Aaaak, I-RI A-BIS!!!

Sungguh ini alasan yang bodoh…
Ball boy, pemotong rumput stadion dan OB di kamar ganti pemain adalah profesi yang lebih baik dikejar kalau tujuannya melihat pemain-pemain favorit dari jarak dekat, ya kan? Iya kan?

Semenjak itu saya mulai mencari kampus-kampus yang menyediakan jurusan jurnalistik. Saya mengikuti tes masuk di universitas dan akhirnya terdampar di salah satu kampus yang dulunya bernama IAIN di Ciputat. Sebut saja kampusnya UIN Jakarta, bukan nama sebenarnya :D

Menurut info, saya dan anak-anak jurnalistik 2008 adalah generasi ke-5. Artinya, jurnalistik di UIN itu masih bayi dan belum “ajeg”. Selain di UIN, saya diterima di salah satu politeknik negeri di Bandung jurusan sastra Inggris.

Cuma saya mempertimbangkan minat saya condong ke mana. Biaya kuliah yang murah pun jadi alasan kenapa saya milih UIN, soalnya ibu saya single fighter yang ketiga anak perempuannya masih sekolah. Lagian masa ngambil yang di Bandung, masa belajar sastra Inggris di sekolah teknik?

Karena masih seumur jagung, fasilitas yang saya seringkali nggak memuaskan. Misalnya dosen pengajar mata kuliah jurnalistik yang berpengalaman sebagai jurnalis masih sedikit.

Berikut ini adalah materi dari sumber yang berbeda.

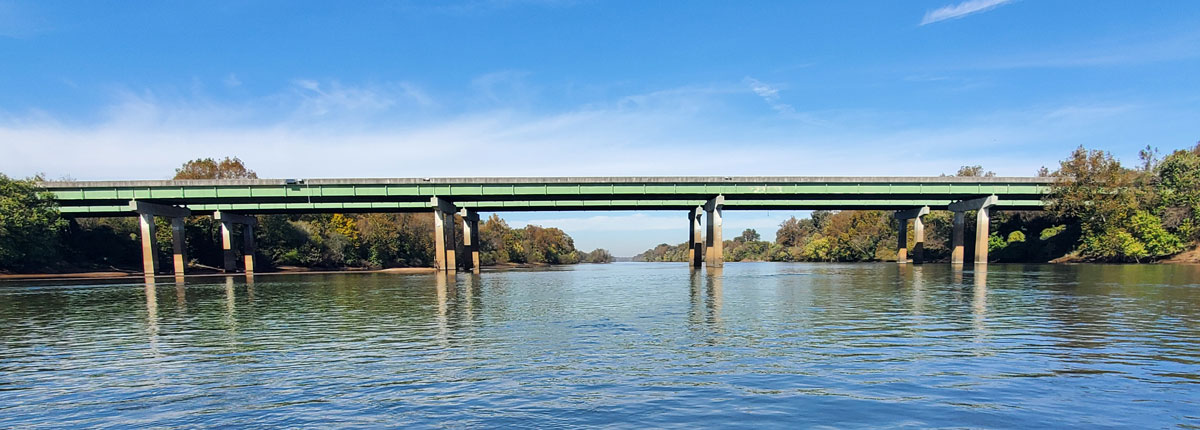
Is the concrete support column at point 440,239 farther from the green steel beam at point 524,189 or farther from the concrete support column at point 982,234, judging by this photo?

Bisa dihitung jari.

Kadang agak kecewa aja kalau tahu dosen pengajar mata kuliah jurnalistik, komunikasi massa dll, nggak pernah berprofesi sebagai wartawan.

Soal latar belakang pendidikan sih nggak masalah. Banyak wartawan-wartawan hebat Indonesia yang background pendidikannya bukan jurnalistik. Tapi kalau pengalaman kerja di media massa, menurut saya harus dimiliki setiap dosen pengajar jurnalistik.

Bagaimana mana bisa seorang mengajarkan cara menjadi seorang jurnalis yang baik sementara dia tidak punya pengalaman apapun di dunia kerja pers? Ibarat belajar soal wirausaha, tapi pengajarnya bukan enterpreneur. Kurang afdol.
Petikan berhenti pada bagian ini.